Neotame is an artificial sweetener made by NutraSweet that is between 7,000 and 13,000 times sweeter than sucrose (table sugar). The product is attractive to food manufacturers as its use greatly lowers the cost of production compared to using sugar or high fructose corn syrup (due to the lower quantities needed to achieve the same sweetening)
By Mary Nash Stoddard
The Aspartame Consumer Safety Network
Everyone wants to indulge a sweet tooth at this festive time of year, without suffering the inevitable consequences of weight gain.

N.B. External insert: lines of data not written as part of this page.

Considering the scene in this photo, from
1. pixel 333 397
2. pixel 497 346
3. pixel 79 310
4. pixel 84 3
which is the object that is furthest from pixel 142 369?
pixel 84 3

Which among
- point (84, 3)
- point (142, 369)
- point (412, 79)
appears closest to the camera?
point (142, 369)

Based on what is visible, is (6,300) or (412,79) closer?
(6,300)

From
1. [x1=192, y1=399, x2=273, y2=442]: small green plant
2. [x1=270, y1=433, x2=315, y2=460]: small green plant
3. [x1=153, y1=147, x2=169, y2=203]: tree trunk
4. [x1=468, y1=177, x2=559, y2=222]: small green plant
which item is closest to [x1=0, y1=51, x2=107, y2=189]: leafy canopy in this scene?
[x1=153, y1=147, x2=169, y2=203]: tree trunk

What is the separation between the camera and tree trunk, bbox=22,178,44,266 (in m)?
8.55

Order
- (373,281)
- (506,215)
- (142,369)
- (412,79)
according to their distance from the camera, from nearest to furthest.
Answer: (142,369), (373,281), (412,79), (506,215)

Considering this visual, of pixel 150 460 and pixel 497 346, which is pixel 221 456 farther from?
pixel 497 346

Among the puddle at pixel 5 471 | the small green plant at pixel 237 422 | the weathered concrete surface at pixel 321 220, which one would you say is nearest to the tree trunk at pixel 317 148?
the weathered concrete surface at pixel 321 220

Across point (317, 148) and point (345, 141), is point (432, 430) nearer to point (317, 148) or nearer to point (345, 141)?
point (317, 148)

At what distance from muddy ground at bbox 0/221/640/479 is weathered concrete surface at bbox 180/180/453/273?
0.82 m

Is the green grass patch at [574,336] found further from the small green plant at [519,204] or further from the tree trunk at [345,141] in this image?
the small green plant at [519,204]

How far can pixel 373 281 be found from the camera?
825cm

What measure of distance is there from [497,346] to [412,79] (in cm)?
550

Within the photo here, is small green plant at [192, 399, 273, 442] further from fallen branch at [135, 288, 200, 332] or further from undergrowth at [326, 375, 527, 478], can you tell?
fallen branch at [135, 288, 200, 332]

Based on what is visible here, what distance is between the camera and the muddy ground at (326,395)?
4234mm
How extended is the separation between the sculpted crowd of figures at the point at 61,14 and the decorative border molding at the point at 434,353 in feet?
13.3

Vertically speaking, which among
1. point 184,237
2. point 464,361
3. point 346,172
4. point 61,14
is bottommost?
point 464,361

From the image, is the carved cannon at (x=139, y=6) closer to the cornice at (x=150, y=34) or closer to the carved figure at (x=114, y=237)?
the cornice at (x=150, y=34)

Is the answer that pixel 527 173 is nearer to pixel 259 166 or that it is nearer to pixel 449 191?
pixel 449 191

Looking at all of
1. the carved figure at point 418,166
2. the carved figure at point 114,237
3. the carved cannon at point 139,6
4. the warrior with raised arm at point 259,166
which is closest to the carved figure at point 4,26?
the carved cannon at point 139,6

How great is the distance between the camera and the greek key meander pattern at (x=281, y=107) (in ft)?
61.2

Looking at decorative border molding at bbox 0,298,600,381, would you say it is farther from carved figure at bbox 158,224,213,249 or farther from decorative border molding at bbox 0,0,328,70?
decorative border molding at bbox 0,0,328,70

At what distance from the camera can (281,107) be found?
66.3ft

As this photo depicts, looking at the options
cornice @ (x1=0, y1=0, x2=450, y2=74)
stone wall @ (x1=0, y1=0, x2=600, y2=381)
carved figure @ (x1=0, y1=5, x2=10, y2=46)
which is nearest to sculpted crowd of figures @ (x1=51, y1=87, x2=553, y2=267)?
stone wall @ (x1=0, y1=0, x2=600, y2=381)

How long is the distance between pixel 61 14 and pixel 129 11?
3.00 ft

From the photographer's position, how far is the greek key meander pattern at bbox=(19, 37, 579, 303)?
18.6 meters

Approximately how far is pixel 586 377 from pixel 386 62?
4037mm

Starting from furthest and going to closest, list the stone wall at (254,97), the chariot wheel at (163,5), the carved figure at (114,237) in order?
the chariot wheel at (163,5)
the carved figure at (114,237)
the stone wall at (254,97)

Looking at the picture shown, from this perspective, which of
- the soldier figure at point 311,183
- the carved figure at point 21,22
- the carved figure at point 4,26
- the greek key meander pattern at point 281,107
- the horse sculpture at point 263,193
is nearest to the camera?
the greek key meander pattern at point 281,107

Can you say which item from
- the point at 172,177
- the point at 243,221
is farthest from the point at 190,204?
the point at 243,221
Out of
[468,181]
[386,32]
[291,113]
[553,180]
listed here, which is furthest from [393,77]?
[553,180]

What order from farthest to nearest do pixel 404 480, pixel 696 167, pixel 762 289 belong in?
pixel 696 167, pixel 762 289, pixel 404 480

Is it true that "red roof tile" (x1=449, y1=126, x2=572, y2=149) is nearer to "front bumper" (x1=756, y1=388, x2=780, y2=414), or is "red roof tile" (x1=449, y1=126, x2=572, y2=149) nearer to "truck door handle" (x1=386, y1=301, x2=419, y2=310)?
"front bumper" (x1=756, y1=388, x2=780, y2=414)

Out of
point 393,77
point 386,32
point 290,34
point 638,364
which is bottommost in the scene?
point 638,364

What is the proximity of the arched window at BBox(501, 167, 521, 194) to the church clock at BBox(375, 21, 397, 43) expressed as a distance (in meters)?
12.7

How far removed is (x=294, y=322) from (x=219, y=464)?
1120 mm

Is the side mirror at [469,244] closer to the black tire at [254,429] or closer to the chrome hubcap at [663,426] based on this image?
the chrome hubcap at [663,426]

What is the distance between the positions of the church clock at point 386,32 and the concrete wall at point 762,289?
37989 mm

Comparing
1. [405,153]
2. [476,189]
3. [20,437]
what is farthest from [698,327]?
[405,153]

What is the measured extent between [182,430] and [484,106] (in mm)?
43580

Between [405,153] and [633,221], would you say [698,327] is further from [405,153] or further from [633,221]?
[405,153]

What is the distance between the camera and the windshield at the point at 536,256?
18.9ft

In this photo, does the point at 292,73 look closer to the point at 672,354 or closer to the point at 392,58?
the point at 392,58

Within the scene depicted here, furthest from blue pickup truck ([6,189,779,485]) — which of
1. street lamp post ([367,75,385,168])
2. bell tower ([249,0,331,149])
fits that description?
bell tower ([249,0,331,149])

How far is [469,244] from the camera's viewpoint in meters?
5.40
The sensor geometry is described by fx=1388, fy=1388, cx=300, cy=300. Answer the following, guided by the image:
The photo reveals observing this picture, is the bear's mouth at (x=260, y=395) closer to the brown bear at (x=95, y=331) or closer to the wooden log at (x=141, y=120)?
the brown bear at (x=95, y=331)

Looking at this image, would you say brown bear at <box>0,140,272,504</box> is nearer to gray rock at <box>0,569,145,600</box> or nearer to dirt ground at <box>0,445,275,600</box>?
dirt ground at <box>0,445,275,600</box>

But, be aware of the hidden (not listed on ingredient labels) dangers of Neotame sweetener in almost everything consumed by humans, and now even in feed for livestock raised for human consumption.
In 1998, Monsanto applied for FDA approval for a monster molecule, “based on the aspartame formula” with one critical addition: 3-dimethylbutyl [listed on EPA’s most hazardous chemical list]. Neotame is touted as being 13,000 times sweeter than sugar.
On July 5, 2002 – Monsanto’s Neotame molecule was approved by the US FDA over formally registered objections of the Aspartame Consumer Safety Network and others. (Long term effects on humans are unknown.) Read the full release on The Aspartame Consumer Safety Network.
The food labeling requirements required for aspartame have now been dropped for Neotame, and no one is clear why this was allowed to happen. Neotame has been ruled acceptable, and without being included on the list of ingredients, for:
- USDA Certified Organic food items.
- Certified Kosher products with the official letter k inside the circle on labels.